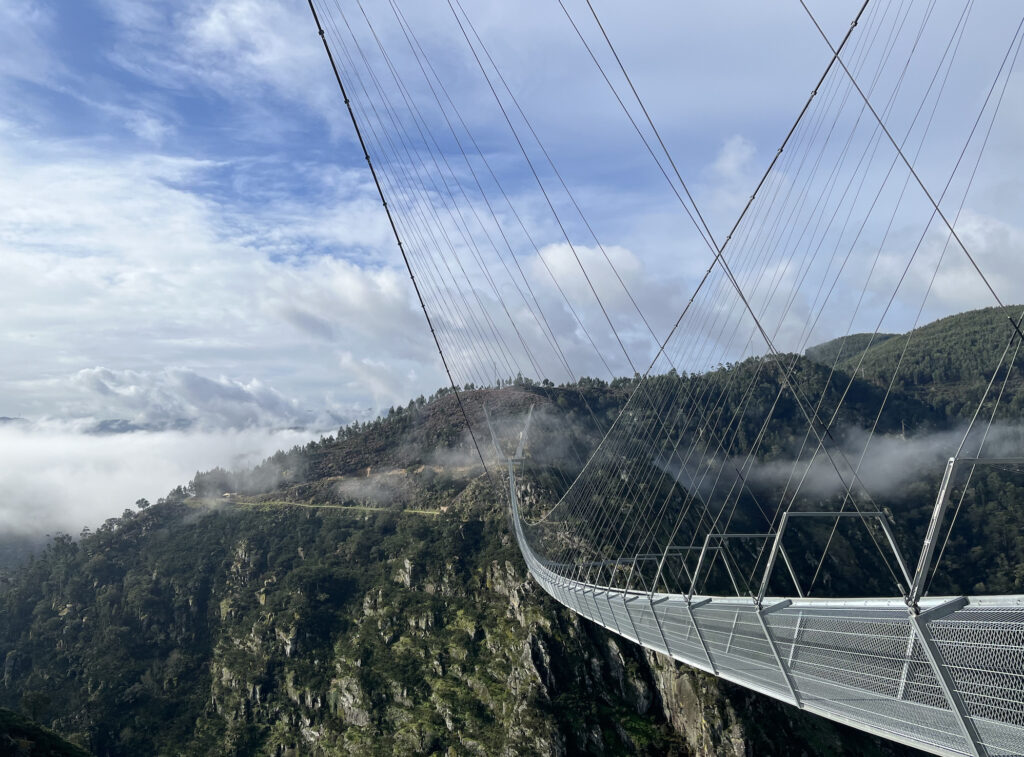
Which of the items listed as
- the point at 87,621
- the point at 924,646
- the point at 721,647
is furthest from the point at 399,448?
the point at 924,646

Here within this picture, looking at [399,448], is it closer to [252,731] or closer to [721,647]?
[252,731]

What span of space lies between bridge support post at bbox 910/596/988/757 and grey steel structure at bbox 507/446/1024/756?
0.03ft

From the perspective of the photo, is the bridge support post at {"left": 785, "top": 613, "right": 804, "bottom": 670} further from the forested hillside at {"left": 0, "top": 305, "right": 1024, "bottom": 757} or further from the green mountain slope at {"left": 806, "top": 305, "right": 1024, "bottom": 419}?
the green mountain slope at {"left": 806, "top": 305, "right": 1024, "bottom": 419}

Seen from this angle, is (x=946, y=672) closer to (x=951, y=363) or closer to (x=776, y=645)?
(x=776, y=645)

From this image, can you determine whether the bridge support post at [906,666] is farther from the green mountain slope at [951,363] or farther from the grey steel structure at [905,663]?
the green mountain slope at [951,363]

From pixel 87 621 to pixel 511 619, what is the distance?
169ft

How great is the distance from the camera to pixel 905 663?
8461mm

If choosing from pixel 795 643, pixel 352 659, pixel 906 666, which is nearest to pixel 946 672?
pixel 906 666

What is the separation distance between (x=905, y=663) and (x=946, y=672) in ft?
3.46

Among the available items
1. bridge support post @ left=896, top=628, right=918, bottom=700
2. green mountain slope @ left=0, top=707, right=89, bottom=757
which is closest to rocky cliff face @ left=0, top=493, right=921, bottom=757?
green mountain slope @ left=0, top=707, right=89, bottom=757

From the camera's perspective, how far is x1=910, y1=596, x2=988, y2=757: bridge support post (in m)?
7.43

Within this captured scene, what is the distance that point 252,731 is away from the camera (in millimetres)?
69250

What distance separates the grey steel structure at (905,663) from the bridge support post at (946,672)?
1 cm

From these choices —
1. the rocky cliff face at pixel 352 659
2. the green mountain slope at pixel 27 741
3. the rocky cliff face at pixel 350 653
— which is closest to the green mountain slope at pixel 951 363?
the rocky cliff face at pixel 350 653
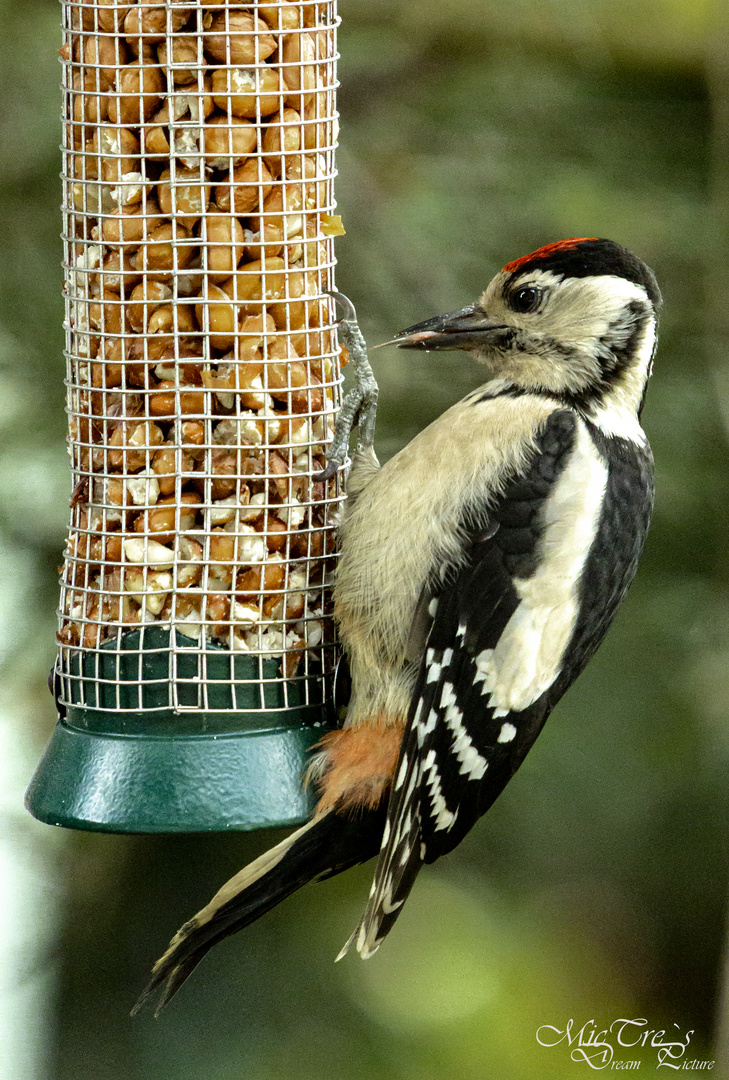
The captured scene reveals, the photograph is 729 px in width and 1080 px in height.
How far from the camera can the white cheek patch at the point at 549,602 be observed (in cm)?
238

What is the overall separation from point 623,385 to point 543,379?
168 mm

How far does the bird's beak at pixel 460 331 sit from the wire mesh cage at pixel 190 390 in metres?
0.28

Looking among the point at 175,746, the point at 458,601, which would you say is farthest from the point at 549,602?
the point at 175,746

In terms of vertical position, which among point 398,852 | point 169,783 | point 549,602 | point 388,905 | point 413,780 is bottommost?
point 388,905

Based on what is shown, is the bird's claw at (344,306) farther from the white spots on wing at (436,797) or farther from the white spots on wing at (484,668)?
the white spots on wing at (436,797)

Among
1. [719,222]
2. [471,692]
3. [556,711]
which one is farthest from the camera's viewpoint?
[556,711]

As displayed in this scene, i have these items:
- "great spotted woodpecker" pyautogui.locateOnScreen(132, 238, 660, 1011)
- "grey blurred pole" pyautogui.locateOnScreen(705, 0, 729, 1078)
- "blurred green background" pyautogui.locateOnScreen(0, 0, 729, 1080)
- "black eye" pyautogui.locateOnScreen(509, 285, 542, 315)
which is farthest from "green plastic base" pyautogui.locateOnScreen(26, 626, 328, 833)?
"grey blurred pole" pyautogui.locateOnScreen(705, 0, 729, 1078)

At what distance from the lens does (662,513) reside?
147 inches

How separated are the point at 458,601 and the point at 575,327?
2.06ft

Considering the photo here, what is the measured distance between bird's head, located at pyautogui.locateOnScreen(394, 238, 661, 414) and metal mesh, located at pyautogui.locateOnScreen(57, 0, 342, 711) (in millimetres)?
399

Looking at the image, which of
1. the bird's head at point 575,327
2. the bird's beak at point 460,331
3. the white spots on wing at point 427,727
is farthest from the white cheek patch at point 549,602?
the bird's beak at point 460,331

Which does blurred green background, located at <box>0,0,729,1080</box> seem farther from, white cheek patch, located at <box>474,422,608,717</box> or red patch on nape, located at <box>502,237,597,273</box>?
white cheek patch, located at <box>474,422,608,717</box>

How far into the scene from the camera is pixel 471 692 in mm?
2346

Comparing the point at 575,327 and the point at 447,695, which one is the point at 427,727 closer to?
the point at 447,695
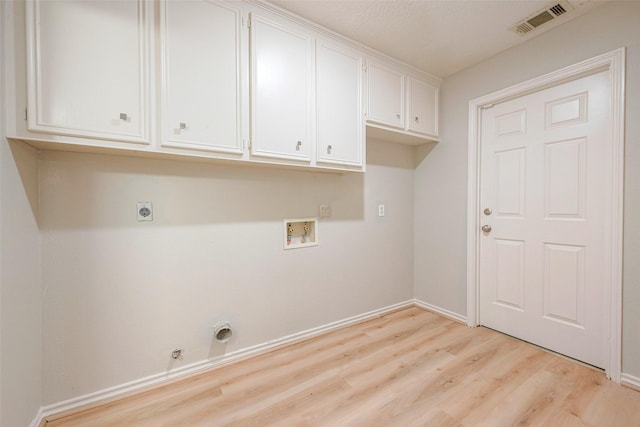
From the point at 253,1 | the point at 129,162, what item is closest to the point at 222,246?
the point at 129,162

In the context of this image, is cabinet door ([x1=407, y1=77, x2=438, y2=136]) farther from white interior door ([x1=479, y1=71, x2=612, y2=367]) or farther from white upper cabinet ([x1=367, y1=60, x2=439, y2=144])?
white interior door ([x1=479, y1=71, x2=612, y2=367])

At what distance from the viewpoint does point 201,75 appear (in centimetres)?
150

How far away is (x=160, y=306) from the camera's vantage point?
1.66 metres

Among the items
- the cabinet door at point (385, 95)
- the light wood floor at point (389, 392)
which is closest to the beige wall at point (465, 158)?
the light wood floor at point (389, 392)

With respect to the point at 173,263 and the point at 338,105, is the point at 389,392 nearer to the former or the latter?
the point at 173,263

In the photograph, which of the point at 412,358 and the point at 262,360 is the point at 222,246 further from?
the point at 412,358

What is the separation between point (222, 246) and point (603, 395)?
253cm

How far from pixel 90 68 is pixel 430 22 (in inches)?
82.6

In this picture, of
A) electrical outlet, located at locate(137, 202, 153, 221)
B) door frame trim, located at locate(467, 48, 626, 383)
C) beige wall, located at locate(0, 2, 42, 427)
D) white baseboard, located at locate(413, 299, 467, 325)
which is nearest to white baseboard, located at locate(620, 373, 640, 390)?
door frame trim, located at locate(467, 48, 626, 383)

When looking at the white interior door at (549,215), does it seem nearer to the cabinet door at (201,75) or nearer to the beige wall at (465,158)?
the beige wall at (465,158)

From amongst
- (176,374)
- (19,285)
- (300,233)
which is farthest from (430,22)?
(176,374)

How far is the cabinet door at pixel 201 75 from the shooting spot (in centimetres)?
142

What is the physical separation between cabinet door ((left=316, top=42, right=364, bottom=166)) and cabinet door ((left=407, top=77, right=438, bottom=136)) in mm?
616

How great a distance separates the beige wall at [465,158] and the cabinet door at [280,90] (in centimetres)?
156
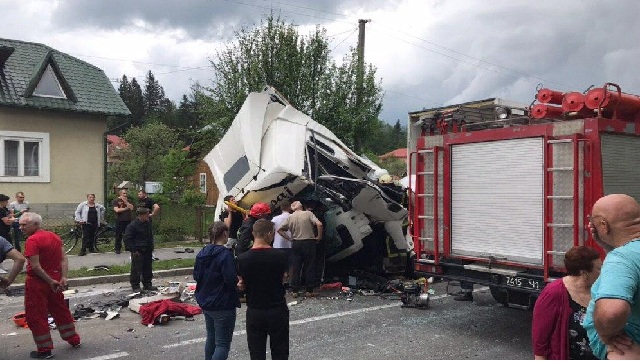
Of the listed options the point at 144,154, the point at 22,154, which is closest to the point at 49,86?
the point at 22,154

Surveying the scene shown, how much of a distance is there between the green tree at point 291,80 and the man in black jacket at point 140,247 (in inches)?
309

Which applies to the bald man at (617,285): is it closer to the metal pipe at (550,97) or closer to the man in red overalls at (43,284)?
the metal pipe at (550,97)

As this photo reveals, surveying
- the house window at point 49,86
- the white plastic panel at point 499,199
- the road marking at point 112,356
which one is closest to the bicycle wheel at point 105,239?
the house window at point 49,86

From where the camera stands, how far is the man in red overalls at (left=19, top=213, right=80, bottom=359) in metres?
6.28

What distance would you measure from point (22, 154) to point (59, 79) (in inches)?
112

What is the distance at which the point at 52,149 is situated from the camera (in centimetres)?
1819

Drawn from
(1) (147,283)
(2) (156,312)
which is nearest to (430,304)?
(2) (156,312)

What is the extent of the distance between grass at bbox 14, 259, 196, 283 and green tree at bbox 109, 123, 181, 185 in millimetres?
20164

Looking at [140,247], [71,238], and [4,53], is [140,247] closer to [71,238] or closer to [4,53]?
[71,238]

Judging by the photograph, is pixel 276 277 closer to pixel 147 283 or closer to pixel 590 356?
pixel 590 356

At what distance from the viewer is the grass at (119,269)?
11163 mm

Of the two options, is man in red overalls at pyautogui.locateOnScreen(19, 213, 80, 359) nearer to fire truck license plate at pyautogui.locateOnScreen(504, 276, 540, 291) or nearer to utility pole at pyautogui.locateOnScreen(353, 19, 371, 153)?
fire truck license plate at pyautogui.locateOnScreen(504, 276, 540, 291)

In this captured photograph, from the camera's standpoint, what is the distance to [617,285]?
238 cm

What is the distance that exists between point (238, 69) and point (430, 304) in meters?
10.8
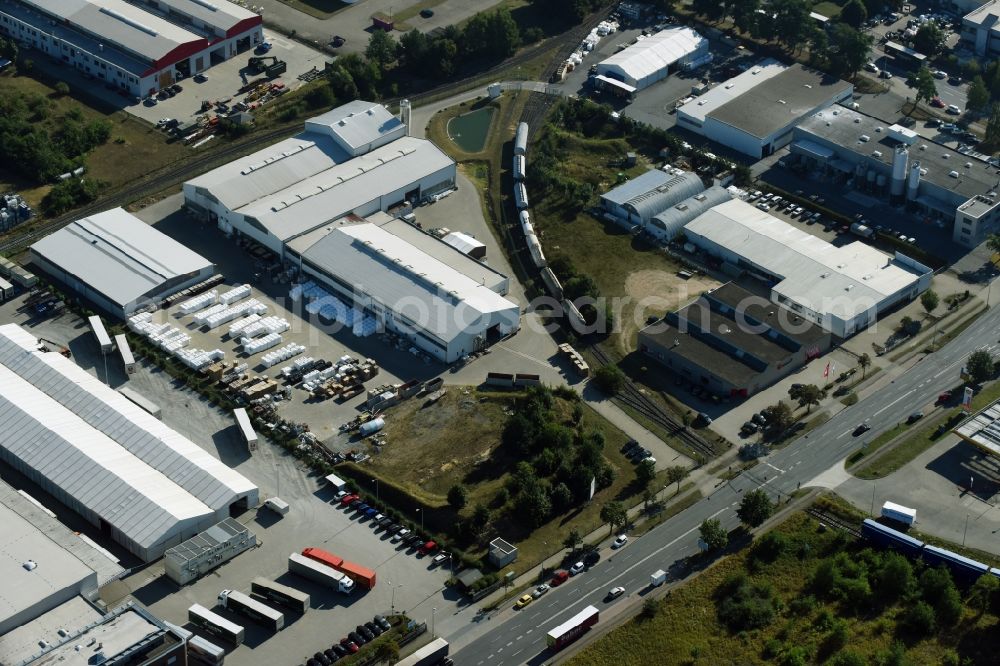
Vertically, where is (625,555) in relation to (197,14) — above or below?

★ ★ ★ ★ ★

◆ YOUR INSTRUCTIONS ◆
Going from the line with "What is the extent" to the last line of the listing, write out each line exactly and nothing else. Leave out all pictures.

◆ FULL ANSWER ◆
What is the extent of the distance between grass at bbox 14, 259, 196, 283 and green tree at bbox 109, 123, 181, 185 in millimetres?
20164

Looking at [140,247], [71,238], and [4,53], is [140,247] closer to [71,238] or closer to [4,53]?
[71,238]

Judging by the photograph, is pixel 276 277 closer to pixel 147 283 or closer to pixel 590 356?
pixel 590 356

At what distance from the viewer is the grass at (119,269)?
11163 mm

Of the two options, is man in red overalls at pyautogui.locateOnScreen(19, 213, 80, 359) nearer to fire truck license plate at pyautogui.locateOnScreen(504, 276, 540, 291) or nearer to utility pole at pyautogui.locateOnScreen(353, 19, 371, 153)?
fire truck license plate at pyautogui.locateOnScreen(504, 276, 540, 291)

In this captured photograph, from the camera's standpoint, what is the distance to [617,285]?
238 cm

What is the distance that exists between point (238, 69) and point (430, 304) in meters?
10.8
Vertically, where is (625,555) in relation to (197,14) — above or below?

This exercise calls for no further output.